Economic Value of the Environment
Not only is there evidence of decarbonisation, resource efficiency and green growth, but there is also evidence that the economic contribution of a valued and protected environment is becoming widely appreciated at business and policy level (e.g. Origin Green, eco-labelling, green tourism). This realisation is strong at the general public level, also, as indicated by the results of a 2014 EU survey of environmental attitudes, which found that Irish people’s appreciation of the economic value of the environment significantly exceeds the EU average. The coming years will need to see a broader range of metrics and indicators developed for national economic performance that take into account matters such as wellbeing, environmental health, ecosystem services and natural capital.

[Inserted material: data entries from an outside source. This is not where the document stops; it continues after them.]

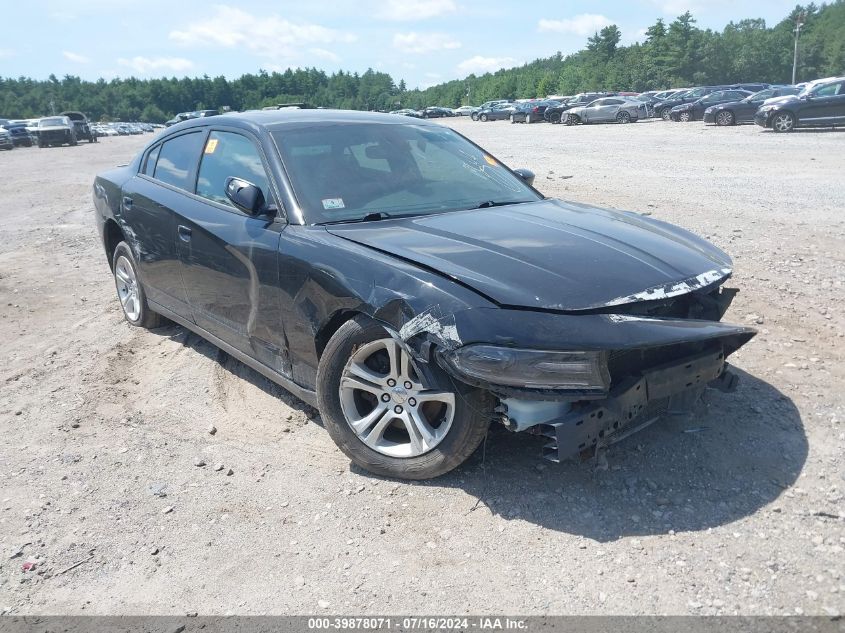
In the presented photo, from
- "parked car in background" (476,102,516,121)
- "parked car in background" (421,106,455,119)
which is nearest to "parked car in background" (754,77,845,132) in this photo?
"parked car in background" (476,102,516,121)

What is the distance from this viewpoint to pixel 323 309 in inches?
133

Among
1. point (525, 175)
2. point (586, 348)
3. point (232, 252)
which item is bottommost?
point (586, 348)

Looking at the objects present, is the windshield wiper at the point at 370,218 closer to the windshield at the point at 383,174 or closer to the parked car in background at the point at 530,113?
the windshield at the point at 383,174

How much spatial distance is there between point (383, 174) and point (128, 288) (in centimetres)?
287

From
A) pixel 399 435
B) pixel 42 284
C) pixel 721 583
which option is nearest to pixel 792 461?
pixel 721 583

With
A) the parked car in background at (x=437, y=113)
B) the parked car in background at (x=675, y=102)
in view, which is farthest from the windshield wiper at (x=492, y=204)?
the parked car in background at (x=437, y=113)

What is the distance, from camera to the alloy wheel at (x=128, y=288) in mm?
5609

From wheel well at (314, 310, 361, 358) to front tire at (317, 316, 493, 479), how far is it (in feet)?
0.28

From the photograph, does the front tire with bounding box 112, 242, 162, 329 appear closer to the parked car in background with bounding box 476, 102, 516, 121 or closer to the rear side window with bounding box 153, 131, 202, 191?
the rear side window with bounding box 153, 131, 202, 191

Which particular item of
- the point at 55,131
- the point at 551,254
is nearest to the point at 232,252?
the point at 551,254

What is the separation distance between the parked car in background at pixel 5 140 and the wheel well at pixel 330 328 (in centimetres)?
4628

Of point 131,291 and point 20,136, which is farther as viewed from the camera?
point 20,136

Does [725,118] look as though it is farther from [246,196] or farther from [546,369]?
[546,369]

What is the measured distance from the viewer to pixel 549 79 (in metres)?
97.8
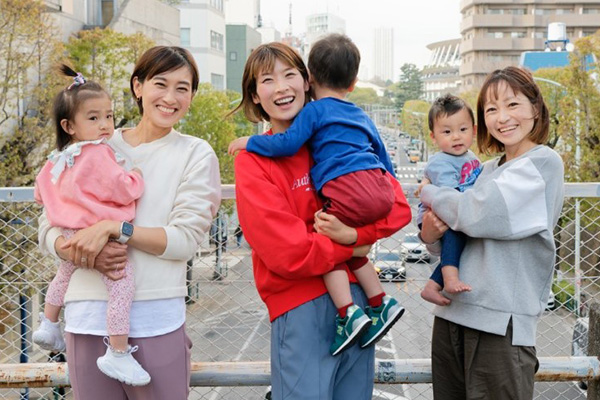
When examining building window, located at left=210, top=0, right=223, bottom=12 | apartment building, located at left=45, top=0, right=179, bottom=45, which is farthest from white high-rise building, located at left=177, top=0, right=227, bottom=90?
apartment building, located at left=45, top=0, right=179, bottom=45

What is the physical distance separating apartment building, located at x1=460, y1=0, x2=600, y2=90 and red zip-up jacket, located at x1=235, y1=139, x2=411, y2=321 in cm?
6285

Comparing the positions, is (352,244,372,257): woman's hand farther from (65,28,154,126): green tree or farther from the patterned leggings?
(65,28,154,126): green tree

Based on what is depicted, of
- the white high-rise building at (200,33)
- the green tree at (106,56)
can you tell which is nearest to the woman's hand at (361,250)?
the green tree at (106,56)

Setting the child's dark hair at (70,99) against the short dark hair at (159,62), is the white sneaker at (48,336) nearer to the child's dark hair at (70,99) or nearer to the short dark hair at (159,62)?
the child's dark hair at (70,99)

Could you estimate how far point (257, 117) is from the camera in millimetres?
2387

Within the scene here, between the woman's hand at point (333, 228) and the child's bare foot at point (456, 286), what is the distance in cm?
43

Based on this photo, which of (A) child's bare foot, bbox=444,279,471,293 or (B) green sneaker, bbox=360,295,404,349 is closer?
(B) green sneaker, bbox=360,295,404,349

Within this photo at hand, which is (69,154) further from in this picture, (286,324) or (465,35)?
(465,35)

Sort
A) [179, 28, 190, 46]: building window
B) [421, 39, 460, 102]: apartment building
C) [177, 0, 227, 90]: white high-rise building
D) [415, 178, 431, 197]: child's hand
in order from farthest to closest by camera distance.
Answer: [421, 39, 460, 102]: apartment building < [179, 28, 190, 46]: building window < [177, 0, 227, 90]: white high-rise building < [415, 178, 431, 197]: child's hand

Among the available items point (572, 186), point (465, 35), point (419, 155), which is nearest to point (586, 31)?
point (465, 35)

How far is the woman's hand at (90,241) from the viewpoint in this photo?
208 cm

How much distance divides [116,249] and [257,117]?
675mm

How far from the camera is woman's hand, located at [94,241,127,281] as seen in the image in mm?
2094

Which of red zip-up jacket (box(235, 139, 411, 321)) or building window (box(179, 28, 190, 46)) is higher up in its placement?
building window (box(179, 28, 190, 46))
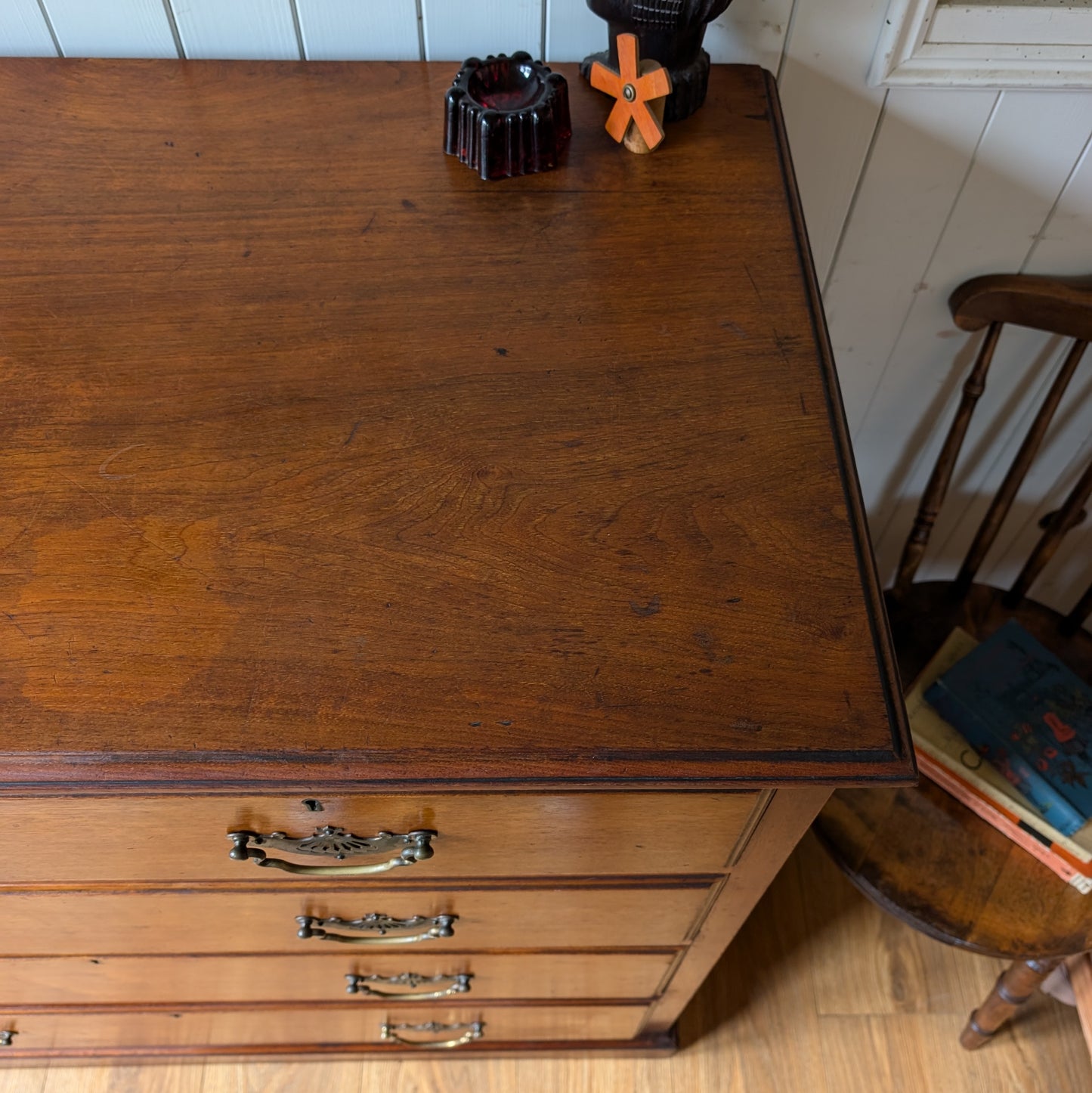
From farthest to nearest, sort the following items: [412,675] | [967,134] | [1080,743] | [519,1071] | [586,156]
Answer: [519,1071]
[1080,743]
[967,134]
[586,156]
[412,675]

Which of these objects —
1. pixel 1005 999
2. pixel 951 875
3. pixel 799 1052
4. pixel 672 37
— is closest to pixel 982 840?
pixel 951 875

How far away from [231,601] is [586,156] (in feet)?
1.49

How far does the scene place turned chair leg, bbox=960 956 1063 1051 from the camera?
3.48 ft

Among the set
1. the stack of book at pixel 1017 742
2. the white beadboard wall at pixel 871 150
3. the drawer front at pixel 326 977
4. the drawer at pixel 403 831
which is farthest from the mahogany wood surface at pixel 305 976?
the white beadboard wall at pixel 871 150

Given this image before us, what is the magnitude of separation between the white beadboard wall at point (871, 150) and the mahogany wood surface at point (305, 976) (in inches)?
27.7

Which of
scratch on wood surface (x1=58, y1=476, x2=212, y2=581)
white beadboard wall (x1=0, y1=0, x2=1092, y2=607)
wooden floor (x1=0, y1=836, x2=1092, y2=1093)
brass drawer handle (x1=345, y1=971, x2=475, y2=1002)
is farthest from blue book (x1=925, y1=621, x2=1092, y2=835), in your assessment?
scratch on wood surface (x1=58, y1=476, x2=212, y2=581)

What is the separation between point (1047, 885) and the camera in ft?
3.18

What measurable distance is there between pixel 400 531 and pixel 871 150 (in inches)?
24.7

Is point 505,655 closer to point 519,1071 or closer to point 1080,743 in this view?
point 1080,743

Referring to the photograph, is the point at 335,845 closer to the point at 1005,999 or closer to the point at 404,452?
the point at 404,452

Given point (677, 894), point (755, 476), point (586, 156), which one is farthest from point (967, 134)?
point (677, 894)

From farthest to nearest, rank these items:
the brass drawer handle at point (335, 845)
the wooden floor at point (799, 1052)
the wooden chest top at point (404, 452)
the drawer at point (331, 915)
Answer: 1. the wooden floor at point (799, 1052)
2. the drawer at point (331, 915)
3. the brass drawer handle at point (335, 845)
4. the wooden chest top at point (404, 452)

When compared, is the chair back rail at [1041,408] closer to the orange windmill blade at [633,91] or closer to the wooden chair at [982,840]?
the wooden chair at [982,840]

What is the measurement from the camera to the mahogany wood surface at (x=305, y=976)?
90 centimetres
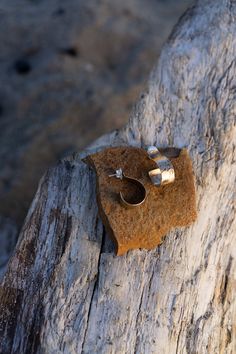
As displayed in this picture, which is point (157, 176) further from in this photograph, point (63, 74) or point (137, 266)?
point (63, 74)

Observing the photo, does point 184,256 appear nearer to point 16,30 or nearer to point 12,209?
point 12,209

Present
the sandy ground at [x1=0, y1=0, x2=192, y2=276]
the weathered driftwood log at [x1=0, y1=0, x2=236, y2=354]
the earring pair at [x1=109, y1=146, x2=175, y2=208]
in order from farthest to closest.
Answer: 1. the sandy ground at [x1=0, y1=0, x2=192, y2=276]
2. the earring pair at [x1=109, y1=146, x2=175, y2=208]
3. the weathered driftwood log at [x1=0, y1=0, x2=236, y2=354]

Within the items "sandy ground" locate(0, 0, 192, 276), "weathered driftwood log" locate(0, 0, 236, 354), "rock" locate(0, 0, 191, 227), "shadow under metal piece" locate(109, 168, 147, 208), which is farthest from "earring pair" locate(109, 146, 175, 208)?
"rock" locate(0, 0, 191, 227)

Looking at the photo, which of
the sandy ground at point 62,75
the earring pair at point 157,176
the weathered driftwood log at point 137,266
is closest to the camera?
the weathered driftwood log at point 137,266

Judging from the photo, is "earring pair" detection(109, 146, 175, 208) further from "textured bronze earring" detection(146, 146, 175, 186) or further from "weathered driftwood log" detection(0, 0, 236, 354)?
"weathered driftwood log" detection(0, 0, 236, 354)

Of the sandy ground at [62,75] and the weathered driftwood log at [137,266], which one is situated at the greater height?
the sandy ground at [62,75]

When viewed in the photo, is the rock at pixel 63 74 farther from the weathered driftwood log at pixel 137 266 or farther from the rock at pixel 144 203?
the rock at pixel 144 203

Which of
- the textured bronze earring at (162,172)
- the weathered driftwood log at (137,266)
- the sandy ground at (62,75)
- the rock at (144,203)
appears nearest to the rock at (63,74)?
the sandy ground at (62,75)
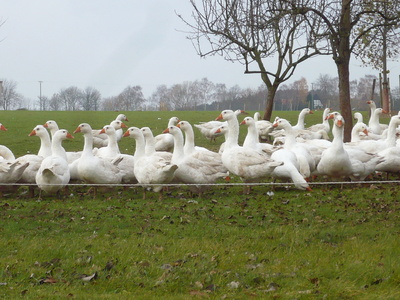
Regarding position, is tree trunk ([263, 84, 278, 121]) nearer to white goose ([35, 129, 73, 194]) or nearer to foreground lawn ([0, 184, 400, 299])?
foreground lawn ([0, 184, 400, 299])

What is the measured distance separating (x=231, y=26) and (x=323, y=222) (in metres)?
14.1

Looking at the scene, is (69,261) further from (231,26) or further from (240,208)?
(231,26)

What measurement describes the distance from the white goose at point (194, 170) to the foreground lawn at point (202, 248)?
613mm

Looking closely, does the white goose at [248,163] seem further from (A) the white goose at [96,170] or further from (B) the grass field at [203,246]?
(A) the white goose at [96,170]

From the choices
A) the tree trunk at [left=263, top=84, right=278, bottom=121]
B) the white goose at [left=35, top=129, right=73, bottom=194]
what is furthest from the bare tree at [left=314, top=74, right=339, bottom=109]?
the white goose at [left=35, top=129, right=73, bottom=194]

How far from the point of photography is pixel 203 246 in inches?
316

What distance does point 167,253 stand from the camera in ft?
25.1

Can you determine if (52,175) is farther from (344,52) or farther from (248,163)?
(344,52)

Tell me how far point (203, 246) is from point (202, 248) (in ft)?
0.36

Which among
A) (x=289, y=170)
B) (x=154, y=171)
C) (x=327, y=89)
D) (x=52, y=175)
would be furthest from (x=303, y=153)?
(x=327, y=89)

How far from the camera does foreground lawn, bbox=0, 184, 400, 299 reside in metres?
6.41

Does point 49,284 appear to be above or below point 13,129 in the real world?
below

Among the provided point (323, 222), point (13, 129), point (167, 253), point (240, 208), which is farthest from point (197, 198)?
point (13, 129)

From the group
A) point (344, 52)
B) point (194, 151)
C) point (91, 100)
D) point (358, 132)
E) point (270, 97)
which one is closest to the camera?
point (91, 100)
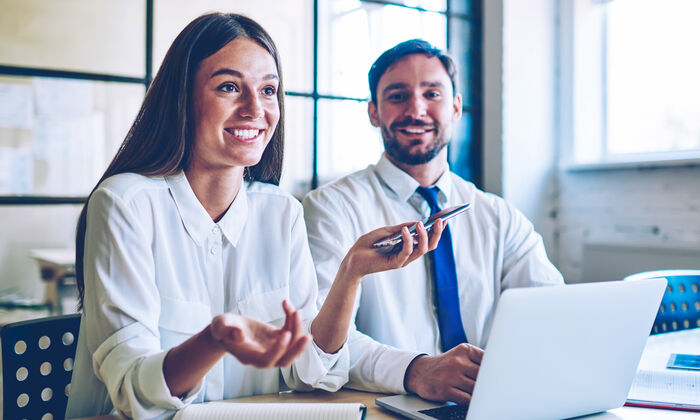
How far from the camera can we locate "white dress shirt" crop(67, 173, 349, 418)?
39.0 inches

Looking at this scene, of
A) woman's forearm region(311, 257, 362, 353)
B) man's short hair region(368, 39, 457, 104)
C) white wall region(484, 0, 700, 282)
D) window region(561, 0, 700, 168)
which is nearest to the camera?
woman's forearm region(311, 257, 362, 353)

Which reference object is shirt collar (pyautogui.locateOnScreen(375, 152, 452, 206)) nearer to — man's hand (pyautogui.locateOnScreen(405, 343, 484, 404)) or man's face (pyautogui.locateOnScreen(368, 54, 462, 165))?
man's face (pyautogui.locateOnScreen(368, 54, 462, 165))

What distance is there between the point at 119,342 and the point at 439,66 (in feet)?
4.26

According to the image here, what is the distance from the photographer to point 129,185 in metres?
1.16

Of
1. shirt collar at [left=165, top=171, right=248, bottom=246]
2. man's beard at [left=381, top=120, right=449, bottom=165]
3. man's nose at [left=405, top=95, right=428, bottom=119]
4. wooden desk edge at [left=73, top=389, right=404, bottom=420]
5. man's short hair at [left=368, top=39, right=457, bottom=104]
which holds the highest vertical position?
man's short hair at [left=368, top=39, right=457, bottom=104]

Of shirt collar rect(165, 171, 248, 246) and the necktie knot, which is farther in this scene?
the necktie knot

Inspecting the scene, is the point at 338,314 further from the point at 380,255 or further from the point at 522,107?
the point at 522,107

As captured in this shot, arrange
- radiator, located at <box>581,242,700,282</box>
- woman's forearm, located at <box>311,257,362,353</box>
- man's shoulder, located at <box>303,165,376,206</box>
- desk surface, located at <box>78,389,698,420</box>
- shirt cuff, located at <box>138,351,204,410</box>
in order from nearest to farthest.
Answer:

Sustainable competitiveness should be at the heart of thinking about sustainability. This is because competitive economies tend to be more innovative, more resilient and better able to respond to external shocks and, therefore, maintain high levels of prosperity into the future. A recent EU report concluded that the economic challenges currently facing Europe are not cyclical, but of a structural nature. The report added that European production and consumption practices and expectations are not equipped to face a global climate of slow demand growth and resource volatility, commenting that “without change the EU will become inevitably less competitive, less attractive, and less economically viable”.
Growing population, the competition for diminishing resources, the appropriate recognition of ecosystem services and natural capital, as well as the adaptive challenges arising from our changing climate and our national climate change commitments will, over the next 30 years, require ambitious social and economic interventions and responses. We will need to put economies on a more sustainable footing, resulting in a resource-efficient, carbon-neutral, circular economy. This will require an all-of-society response: essentially we have to rethink, and redesign what we mean by social and economic ‘prosperity’ in order to deliver the resilience essential for us to prevail.
We must all learn to live, produce and consume within the physical and biological limits of the planet. To achieve this will require integrated and enduring governance, including brave social and economic measures. Ireland’s economy needs to strive for sustainable competitiveness, defined as the set of institutions, policies and factors that make a nation productive over the longer term while ensuring social and environmental sustainability.
We know from previous national statistics that excessive consumption can lead to significant wastefulness and other environmental burdens. The EU’s Eurobarometer survey of environmental attitudes notes that 94% of Irish people rate protection of the environment as fairly or very important, and 96% agree that they can play a role in protecting the environment. The governance challenge is to realise these declared intentions in displayed behaviours.
The State must consider market interventions and other policy instruments that correct market failures, and also both direct and where possible “nudge” (through elective and, in time, normalised value-based decisions) consumption and production behaviours towards a more sustainable outcome.